* SET PROBLEM 1:
Quote the passage about growing up in rural Wisconsin word for word, between "People weren’t in" and "Far West Texas!", inclusive.

* TEXT PROVIDED:
start
Growing up in rural Wisconsin in the 70s was a unique experience. Saying that everyone knew everything about everyone else is an understatement, but not in the nosey, gossipy kind of way. Meeting a true stranger was rare … most people knew my grandparents, my parents, or at least one of my aunts or uncles. There was an instant connection, and because of that, they cared about me … we cared about each other.
People weren’t in such a hurry back then. No one walked around with earbuds, deep in conversation on their cell phone. I remember my dad waving as we passed other cars on the road, perhaps unsure if he knew the person … but not that it mattered. Running into a neighbor in the grocery store could lead to a half hour discussion of the weather, right between the lettuce and baked beans. Though I couldn’t appreciate it then, we were the definition of “community” and over time I outgrew it … got busy, imagined everyone else did too, and lost touch with that genuine, open-hearted part of me. Imagine my surprise when I found her again in Far West Texas!
end
* SET PROBLEM 2:
Please print the entries below verbatim, from their first line through the line holding "<instances>", inclusive.

Data records
start
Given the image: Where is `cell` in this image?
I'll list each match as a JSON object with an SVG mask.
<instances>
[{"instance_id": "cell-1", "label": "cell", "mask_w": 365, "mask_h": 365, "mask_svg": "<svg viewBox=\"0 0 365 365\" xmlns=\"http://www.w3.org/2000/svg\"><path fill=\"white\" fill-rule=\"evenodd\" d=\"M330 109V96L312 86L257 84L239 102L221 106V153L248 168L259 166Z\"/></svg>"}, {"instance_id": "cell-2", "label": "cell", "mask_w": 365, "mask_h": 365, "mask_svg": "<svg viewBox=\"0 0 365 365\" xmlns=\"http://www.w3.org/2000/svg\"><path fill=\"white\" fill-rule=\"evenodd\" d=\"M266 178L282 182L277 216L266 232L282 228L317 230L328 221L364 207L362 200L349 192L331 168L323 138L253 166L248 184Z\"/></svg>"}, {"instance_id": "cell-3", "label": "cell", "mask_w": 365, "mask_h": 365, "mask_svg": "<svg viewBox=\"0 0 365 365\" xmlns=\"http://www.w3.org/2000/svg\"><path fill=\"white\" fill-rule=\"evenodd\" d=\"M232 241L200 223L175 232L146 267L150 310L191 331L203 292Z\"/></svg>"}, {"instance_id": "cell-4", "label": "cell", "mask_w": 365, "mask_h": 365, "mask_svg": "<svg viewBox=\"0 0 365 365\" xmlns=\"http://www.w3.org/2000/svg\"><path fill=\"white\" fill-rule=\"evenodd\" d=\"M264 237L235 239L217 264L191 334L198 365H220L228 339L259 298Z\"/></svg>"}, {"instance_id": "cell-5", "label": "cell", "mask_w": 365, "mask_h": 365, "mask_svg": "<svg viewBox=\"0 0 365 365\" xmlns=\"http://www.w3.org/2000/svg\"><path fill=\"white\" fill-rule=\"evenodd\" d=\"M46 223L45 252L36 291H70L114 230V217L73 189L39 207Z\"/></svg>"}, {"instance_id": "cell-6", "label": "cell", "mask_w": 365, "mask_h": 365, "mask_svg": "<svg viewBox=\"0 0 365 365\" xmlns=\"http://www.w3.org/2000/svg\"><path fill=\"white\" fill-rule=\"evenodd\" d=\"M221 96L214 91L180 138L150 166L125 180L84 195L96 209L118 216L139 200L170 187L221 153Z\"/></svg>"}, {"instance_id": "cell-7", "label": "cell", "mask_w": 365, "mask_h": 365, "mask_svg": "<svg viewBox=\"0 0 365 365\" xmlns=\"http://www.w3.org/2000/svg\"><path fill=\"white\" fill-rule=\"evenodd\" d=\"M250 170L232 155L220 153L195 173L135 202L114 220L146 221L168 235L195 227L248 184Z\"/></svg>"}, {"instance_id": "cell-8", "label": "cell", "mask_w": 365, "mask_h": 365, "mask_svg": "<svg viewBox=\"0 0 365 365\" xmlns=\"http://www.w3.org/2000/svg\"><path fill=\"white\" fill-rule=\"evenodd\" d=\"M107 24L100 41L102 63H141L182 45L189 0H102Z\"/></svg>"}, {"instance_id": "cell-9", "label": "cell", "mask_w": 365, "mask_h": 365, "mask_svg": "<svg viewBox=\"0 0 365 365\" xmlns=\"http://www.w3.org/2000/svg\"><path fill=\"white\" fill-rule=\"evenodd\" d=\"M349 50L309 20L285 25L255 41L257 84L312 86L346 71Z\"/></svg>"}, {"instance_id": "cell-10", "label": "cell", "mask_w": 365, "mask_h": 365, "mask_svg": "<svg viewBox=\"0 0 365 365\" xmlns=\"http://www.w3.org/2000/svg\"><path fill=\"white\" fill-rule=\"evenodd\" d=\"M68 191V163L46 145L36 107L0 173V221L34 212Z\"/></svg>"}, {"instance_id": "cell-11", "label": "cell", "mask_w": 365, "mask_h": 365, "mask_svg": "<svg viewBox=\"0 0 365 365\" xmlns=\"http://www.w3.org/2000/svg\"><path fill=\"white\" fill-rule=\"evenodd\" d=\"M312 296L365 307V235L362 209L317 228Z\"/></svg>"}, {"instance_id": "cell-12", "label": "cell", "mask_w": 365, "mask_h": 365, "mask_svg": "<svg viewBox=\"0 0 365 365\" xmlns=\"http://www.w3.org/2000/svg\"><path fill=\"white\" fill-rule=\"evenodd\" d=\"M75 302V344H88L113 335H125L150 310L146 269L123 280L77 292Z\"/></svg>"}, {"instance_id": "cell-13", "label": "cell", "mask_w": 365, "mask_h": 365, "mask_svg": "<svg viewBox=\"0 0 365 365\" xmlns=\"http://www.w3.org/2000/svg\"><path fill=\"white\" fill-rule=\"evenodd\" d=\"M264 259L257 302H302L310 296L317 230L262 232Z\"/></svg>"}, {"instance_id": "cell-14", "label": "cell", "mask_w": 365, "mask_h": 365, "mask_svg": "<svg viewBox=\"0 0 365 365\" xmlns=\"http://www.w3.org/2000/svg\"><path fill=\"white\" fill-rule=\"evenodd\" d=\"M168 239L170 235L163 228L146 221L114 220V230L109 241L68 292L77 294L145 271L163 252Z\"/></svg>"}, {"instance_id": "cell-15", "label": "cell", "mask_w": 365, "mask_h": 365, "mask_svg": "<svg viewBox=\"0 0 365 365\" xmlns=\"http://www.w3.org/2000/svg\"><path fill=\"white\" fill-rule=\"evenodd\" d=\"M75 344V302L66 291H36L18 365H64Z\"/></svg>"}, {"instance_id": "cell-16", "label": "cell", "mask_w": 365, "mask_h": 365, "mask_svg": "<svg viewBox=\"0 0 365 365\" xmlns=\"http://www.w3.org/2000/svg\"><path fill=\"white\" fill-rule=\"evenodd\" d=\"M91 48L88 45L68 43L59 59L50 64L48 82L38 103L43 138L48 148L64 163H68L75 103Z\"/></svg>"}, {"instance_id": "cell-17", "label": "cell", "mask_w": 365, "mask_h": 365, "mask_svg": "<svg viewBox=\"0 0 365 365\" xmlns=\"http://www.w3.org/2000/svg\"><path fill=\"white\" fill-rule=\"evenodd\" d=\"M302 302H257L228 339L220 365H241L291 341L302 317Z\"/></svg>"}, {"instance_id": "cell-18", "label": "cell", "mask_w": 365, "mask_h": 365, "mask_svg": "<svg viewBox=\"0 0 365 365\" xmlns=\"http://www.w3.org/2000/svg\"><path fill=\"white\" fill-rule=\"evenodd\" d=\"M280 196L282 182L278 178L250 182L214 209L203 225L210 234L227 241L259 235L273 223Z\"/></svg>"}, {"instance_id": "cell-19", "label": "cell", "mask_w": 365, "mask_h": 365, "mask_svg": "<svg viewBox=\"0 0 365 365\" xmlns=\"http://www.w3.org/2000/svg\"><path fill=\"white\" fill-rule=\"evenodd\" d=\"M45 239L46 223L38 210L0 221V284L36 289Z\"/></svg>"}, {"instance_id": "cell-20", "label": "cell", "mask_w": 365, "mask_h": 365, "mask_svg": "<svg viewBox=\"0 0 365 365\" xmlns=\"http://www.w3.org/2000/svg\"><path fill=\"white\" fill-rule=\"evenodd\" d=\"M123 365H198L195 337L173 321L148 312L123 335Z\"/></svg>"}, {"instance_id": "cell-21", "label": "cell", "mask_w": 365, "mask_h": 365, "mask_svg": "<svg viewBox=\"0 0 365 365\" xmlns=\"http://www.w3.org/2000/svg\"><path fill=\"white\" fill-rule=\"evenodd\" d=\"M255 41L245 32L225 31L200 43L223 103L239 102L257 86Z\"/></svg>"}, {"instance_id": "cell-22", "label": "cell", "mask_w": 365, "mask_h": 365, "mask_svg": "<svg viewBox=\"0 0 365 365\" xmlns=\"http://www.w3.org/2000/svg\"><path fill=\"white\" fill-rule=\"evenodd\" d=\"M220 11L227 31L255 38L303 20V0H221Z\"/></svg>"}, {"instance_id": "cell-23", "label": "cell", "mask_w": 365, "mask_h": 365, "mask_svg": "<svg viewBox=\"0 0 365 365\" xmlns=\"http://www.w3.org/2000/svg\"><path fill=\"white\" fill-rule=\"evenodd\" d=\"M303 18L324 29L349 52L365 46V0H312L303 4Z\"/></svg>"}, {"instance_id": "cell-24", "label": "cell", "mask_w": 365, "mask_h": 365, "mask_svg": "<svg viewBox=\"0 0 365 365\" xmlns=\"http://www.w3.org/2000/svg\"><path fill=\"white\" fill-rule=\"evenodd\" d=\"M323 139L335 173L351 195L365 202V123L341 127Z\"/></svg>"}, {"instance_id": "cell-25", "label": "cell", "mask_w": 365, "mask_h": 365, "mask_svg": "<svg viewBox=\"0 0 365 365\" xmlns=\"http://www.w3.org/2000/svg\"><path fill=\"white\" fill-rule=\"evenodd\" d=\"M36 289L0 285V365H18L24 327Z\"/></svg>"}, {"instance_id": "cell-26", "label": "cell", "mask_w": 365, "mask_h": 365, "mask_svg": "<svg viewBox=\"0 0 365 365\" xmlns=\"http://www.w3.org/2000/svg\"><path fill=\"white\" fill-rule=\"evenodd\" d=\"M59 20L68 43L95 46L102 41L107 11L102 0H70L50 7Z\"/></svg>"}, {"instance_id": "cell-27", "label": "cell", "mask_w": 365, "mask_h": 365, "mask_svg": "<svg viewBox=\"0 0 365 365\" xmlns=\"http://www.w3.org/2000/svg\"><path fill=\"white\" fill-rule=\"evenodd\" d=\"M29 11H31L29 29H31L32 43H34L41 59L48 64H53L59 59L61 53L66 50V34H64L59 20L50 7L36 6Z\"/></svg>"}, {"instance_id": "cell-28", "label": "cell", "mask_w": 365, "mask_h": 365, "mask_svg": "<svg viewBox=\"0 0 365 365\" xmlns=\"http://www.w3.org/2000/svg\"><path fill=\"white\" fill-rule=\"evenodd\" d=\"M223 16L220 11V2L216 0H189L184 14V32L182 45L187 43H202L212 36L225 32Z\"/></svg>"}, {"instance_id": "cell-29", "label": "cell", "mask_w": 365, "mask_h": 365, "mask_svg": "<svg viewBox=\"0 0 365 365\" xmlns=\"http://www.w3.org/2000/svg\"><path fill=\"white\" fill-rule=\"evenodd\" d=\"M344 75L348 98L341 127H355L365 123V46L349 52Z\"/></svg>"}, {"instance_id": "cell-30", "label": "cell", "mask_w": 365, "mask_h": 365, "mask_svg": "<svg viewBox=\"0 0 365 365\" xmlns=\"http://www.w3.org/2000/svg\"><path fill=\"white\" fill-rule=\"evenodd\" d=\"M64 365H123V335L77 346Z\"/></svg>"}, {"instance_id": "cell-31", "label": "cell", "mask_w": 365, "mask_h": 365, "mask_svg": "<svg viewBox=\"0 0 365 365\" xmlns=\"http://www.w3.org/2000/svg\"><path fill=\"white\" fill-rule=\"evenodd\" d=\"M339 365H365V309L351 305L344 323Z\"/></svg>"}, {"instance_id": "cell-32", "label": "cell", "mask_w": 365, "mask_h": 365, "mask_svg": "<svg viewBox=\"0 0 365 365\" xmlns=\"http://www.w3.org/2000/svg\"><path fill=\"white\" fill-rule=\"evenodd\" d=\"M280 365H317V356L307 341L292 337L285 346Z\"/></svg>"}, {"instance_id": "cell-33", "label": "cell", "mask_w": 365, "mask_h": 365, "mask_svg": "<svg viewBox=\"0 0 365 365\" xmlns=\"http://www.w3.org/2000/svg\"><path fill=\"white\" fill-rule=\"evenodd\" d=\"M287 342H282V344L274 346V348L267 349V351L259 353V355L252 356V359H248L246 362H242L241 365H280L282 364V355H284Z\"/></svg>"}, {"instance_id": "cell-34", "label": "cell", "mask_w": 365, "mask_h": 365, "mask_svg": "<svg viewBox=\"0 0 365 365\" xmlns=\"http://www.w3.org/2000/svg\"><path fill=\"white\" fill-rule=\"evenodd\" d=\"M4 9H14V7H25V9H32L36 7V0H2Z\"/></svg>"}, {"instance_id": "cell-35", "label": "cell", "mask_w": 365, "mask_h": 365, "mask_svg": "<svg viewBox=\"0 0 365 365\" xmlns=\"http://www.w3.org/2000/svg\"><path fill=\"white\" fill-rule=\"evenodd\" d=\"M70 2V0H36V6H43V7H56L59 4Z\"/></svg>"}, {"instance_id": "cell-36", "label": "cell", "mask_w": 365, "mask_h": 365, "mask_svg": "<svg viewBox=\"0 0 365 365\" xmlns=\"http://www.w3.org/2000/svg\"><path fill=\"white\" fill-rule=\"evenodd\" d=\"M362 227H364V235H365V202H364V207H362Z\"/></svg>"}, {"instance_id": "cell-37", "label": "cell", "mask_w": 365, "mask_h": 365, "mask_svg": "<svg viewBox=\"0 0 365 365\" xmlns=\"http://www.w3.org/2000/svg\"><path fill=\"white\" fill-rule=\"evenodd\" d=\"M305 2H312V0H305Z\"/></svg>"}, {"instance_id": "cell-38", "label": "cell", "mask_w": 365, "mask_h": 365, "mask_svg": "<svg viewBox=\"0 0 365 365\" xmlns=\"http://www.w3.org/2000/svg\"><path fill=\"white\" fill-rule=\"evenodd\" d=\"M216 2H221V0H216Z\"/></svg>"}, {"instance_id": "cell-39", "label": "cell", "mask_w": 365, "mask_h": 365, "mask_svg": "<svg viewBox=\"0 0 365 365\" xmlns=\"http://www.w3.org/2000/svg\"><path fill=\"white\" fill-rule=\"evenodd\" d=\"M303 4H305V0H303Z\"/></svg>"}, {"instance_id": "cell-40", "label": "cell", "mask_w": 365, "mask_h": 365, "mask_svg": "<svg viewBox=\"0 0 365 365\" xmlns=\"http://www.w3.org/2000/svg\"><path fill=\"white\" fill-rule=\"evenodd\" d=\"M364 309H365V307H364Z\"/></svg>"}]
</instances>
end
* TASK OUTPUT 1:
People weren’t in such a hurry back then. No one walked around with earbuds, deep in conversation on their cell phone. I remember my dad waving as we passed other cars on the road, perhaps unsure if he knew the person … but not that it mattered. Running into a neighbor in the grocery store could lead to a half hour discussion of the weather, right between the lettuce and baked beans. Though I couldn’t appreciate it then, we were the definition of “community” and over time I outgrew it … got busy, imagined everyone else did too, and lost touch with that genuine, open-hearted part of me. Imagine my surprise when I found her again in Far West Texas!

* TASK OUTPUT 2:
Given the image: Where is `cell` in this image?
I'll list each match as a JSON object with an SVG mask.
<instances>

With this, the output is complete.